Online security is shaped by the everyday choices individuals make regarding their devices and accounts. From how they create passwords to how often they reuse them, personal decisions play a significant role in protecting personal data. The National Cybersecurity Alliance, in collaboration with CybSafe, has released “Oh, Behave! The Cybersecurity Attitudes and Behaviors Report: 2021 2025,” which examines these trends over a five-year period, based on feedback from over 24,000 adults. This report highlights how attitudes and behaviors surrounding cybersecurity have evolved over time.
“Five years of data tell a very different story than a single year ever could,” stated Lisa Plaggemier, Executive Director of the National Cybersecurity Alliance. “While people have a better understanding of cybersecurity risks than they did five years ago, maintaining behaviors that actually reduce risk is becoming increasingly challenging. As an industry, we need to better connect the risks that people are aware of to the specific actions that can protect them. This research illuminates the disconnect and how we can better encourage secure habits in everyday life.”

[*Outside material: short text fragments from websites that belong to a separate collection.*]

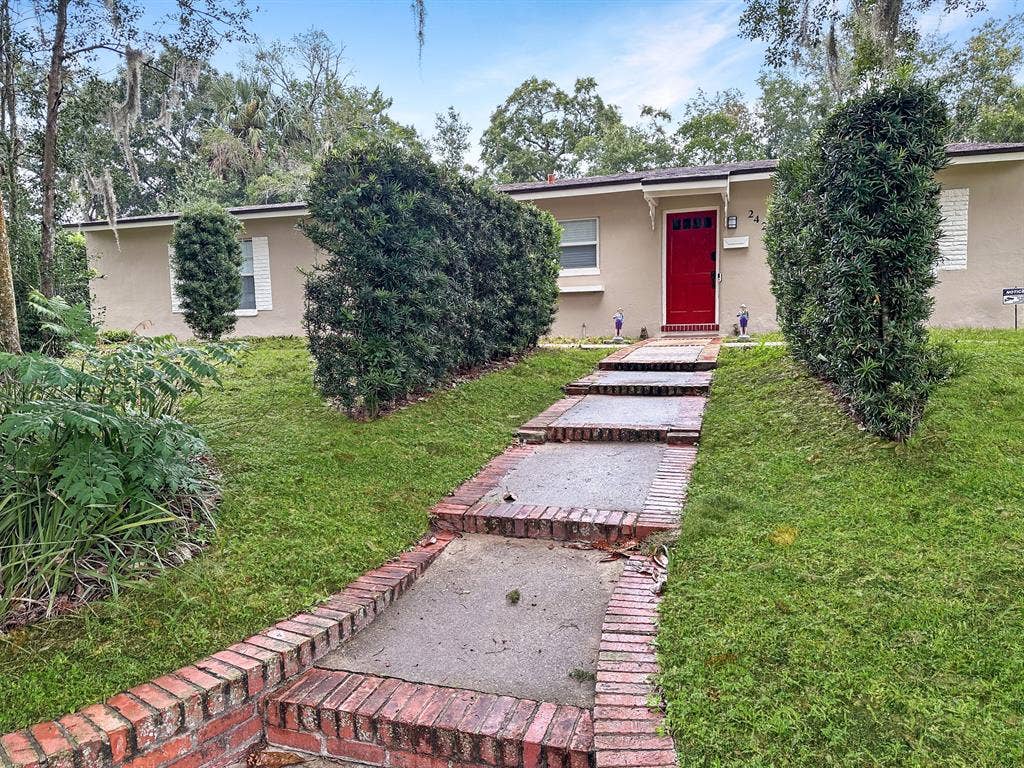 5 BR in Jacksonville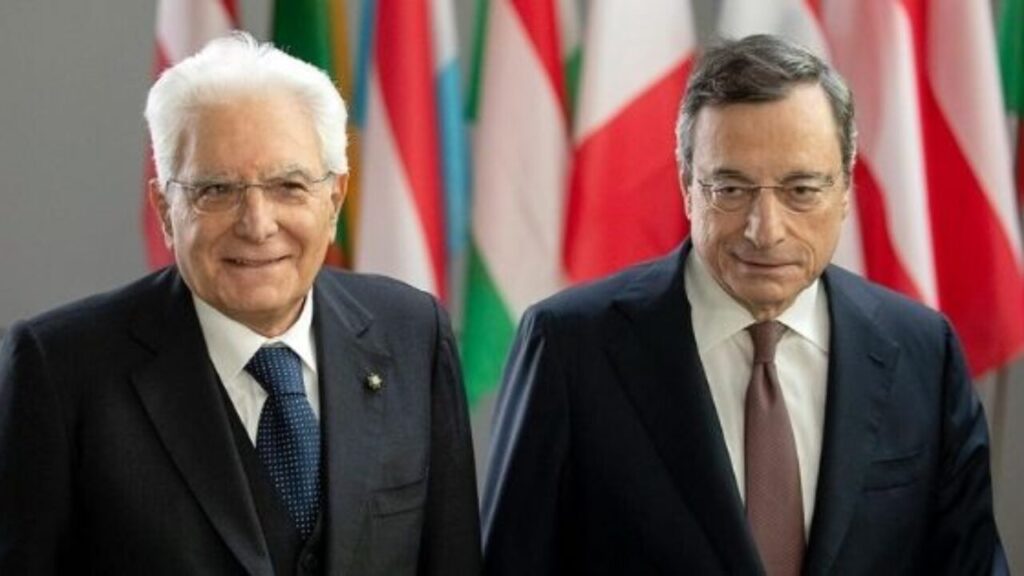 Governo italiano: l’Orizzonte Draghi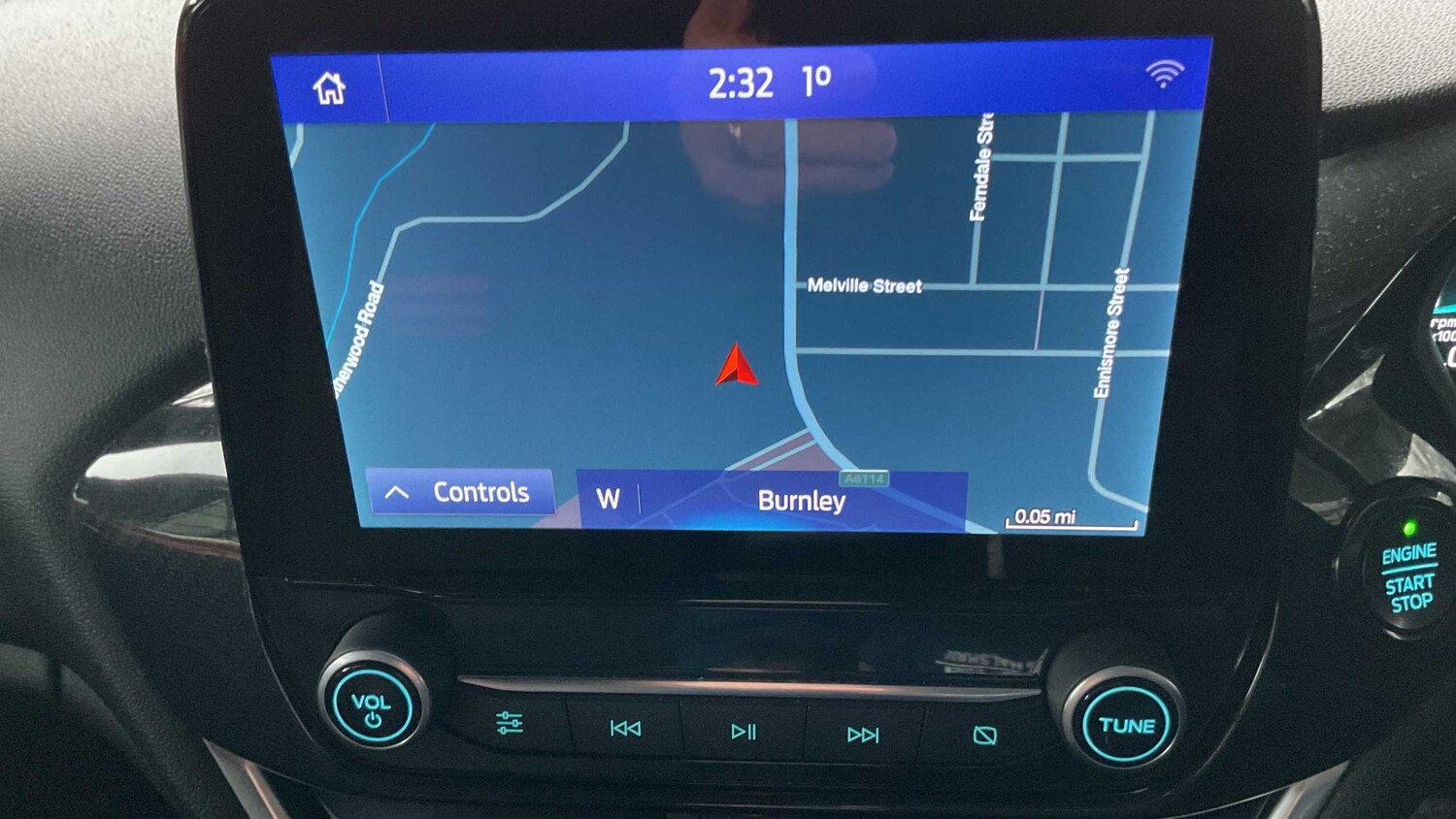 Used Ford Fiesta 2022 for sale - 77429225: Photo 7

Growing Awareness of Personal Responsibility
Over the years, belief in the importance of personal cybersecurity has grown significantly. A greater number of individuals now agree that it is worth the effort to stay secure online. Many respondents perceive security as attainable and feel it is within their control. This shift reflects a population that considers digital protection a fundamental part of their daily responsibilities.
Furthermore, expectations of technology providers have risen. A growing number of respondents believe that apps and platforms should actively work to protect user information. Responsibility for cybersecurity is increasingly viewed as a shared commitment between individuals and service providers, highlighting the interconnected nature of digital systems where data moves across various services and devices.
Alongside this growing awareness, reports of confusion and feelings of being overwhelmed have also increased. Many respondents cite perceived costs as a significant barrier to effective cybersecurity. The survey noted a rise in "security fatalism," where individuals feel their efforts are futile because their data is already online. The findings illustrate a paradox: while confidence in the value of security is on the rise, so too are feelings of strain and uncertainty.
Password Practices Show Mixed Results
During the survey period, there has been a noticeable increase in the length of passwords used. Longer passwords are now more common than in previous years, while mid-length passwords remain widely utilized. However, shorter passwords still account for a portion of responses.
Password construction habits have also shown consistency. The use of personal information in passwords has risen, and many still rely on single dictionary words with character substitutions. This suggests that while password length and structure are evolving, they do so independently.
The consistency of using unique passwords for important accounts varies. More respondents now report using unique credentials consistently compared to earlier years, while some indicate they utilize unique passwords only half of the time. The survey also identifies a group of respondents who rarely or never make use of unique passwords.
Among those who seldom or never use unique passwords, the primary reason cited is the difficulty of remembering multiple credentials. Some individuals reserve unique passwords for accounts they deem higher risk. This suggests that memory demands and prioritization significantly influence how people manage their credentials across different accounts.
These trends indicate an awareness of recommended security practices, but actual implementation varies among individuals and account types.
Increasing Connectivity and Account Management
Internet usage has intensified during the survey period, with a larger number of respondents describing themselves as always connected. Online interactions are now an integral part of work, communication, commerce, and entertainment.
The distribution of online accounts has also shifted in recent years. The percentage of respondents reporting a very high number of online accounts has decreased, as has the share managing double-digit account counts. Most individuals now maintain a smaller cluster of active accounts.
These changes reflect ongoing adjustments in how people organize their digital lives. The survey captures these evolving patterns of connectivity and account volume without assigning specific causes, providing insight into how everyday usage is changing.
Cybercrime Victimization on the Rise
The broader context of these behaviors includes a worrying trend of increased exposure to cybercrime. By 2025, rates of cybercrime victimization reached 44%, marking the highest level recorded in the five-year dataset.
This statistic reflects respondents who reported experiencing some form of cybercrime during the study period. The rise in victimization coincides with increased confidence in the value of security, as well as growing feelings of confusion and overwhelm among individuals.
While the survey does not directly link victimization to specific behaviors, it documents the prevalence of cybercrime experiences alongside patterns in daily security practices. These insights offer a snapshot of the conditions under which individuals make their security decisions.